=== Provided data ===

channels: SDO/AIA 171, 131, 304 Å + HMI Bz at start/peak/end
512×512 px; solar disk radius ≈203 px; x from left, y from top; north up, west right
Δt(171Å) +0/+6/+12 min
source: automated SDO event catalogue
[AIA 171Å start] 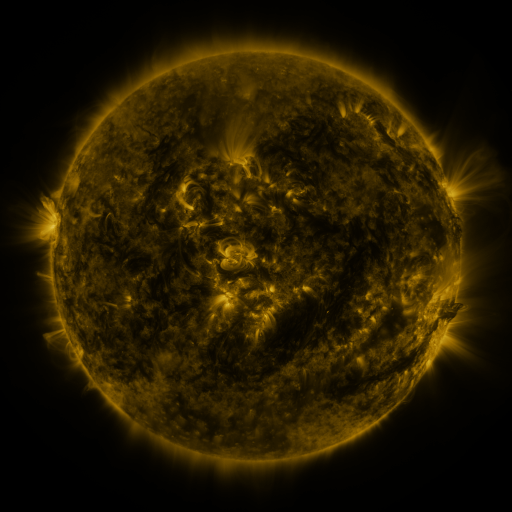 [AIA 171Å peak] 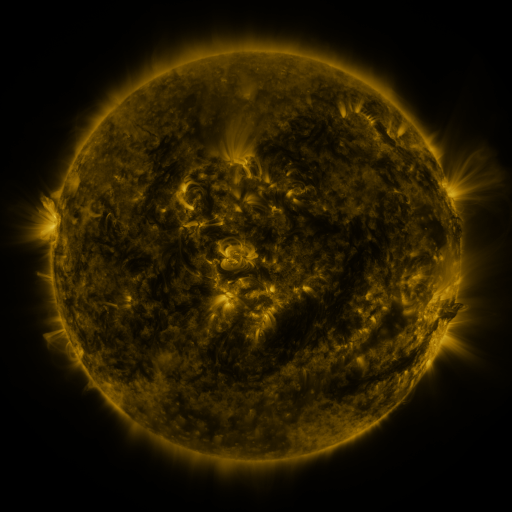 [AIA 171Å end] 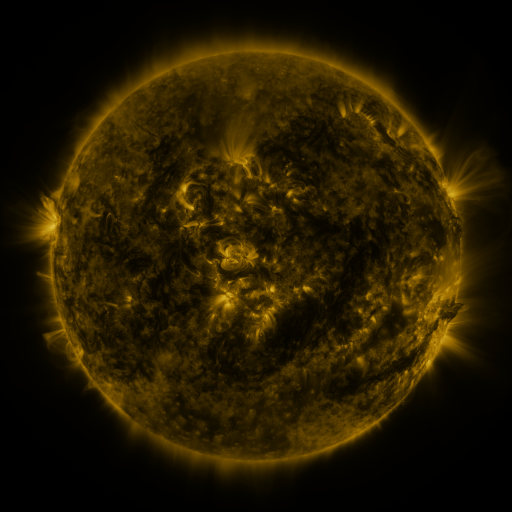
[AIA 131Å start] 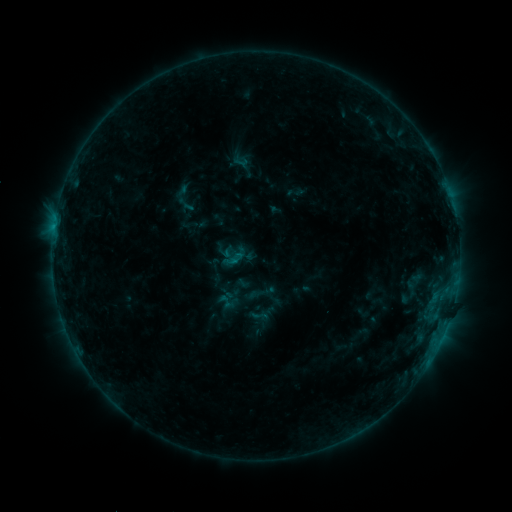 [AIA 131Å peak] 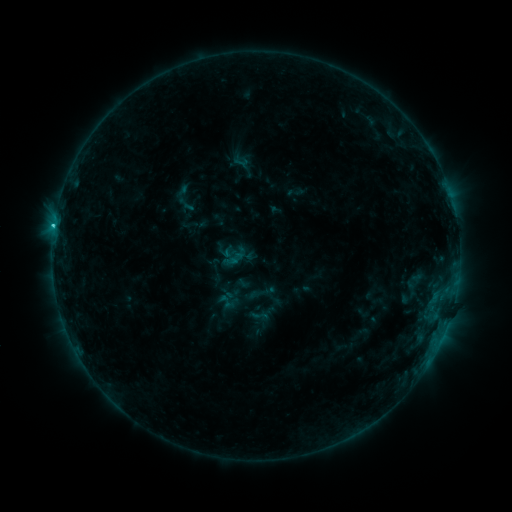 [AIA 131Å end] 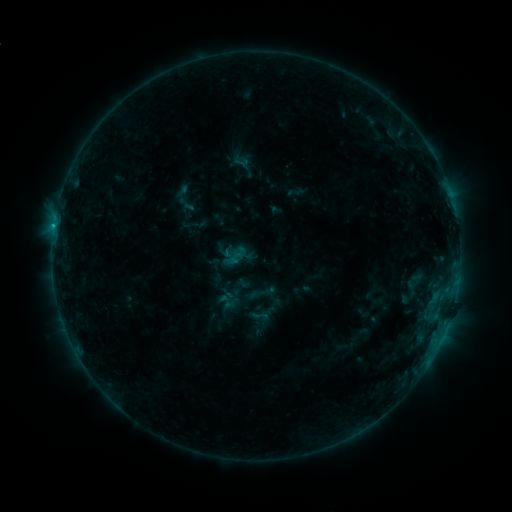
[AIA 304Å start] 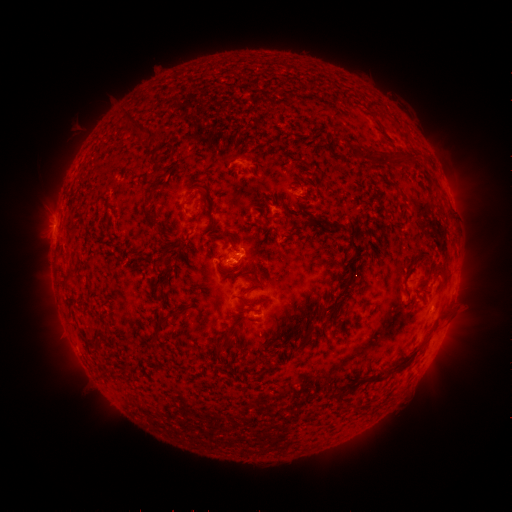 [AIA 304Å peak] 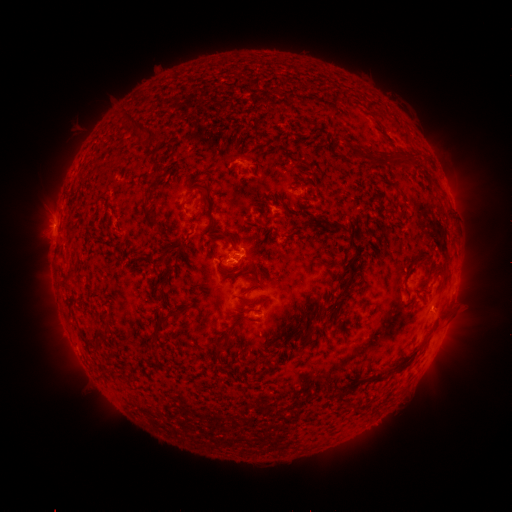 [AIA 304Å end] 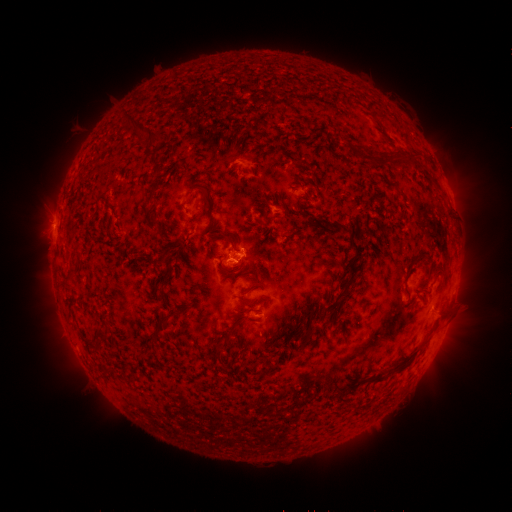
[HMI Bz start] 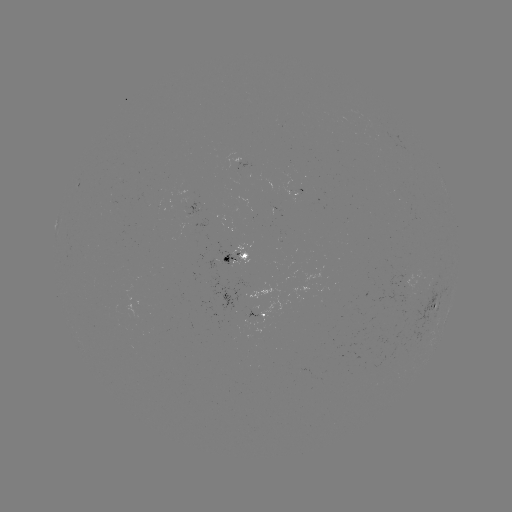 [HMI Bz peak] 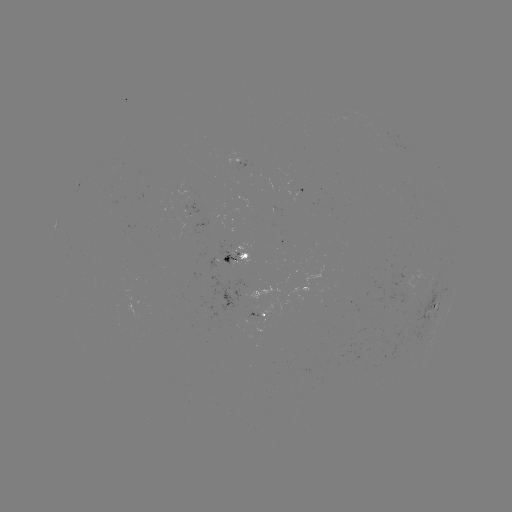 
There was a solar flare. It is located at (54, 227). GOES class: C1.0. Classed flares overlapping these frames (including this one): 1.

===

Directions for this task:
Show each line of the listing that contains the word "solar".

Final answer:
512×512 px; solar disk radius ≈203 px; x from left, y from top; north up, west right
There was a solar flare. It is located at (54, 227). GOES class: C1.0. Classed flares overlapping these frames (including this one): 1.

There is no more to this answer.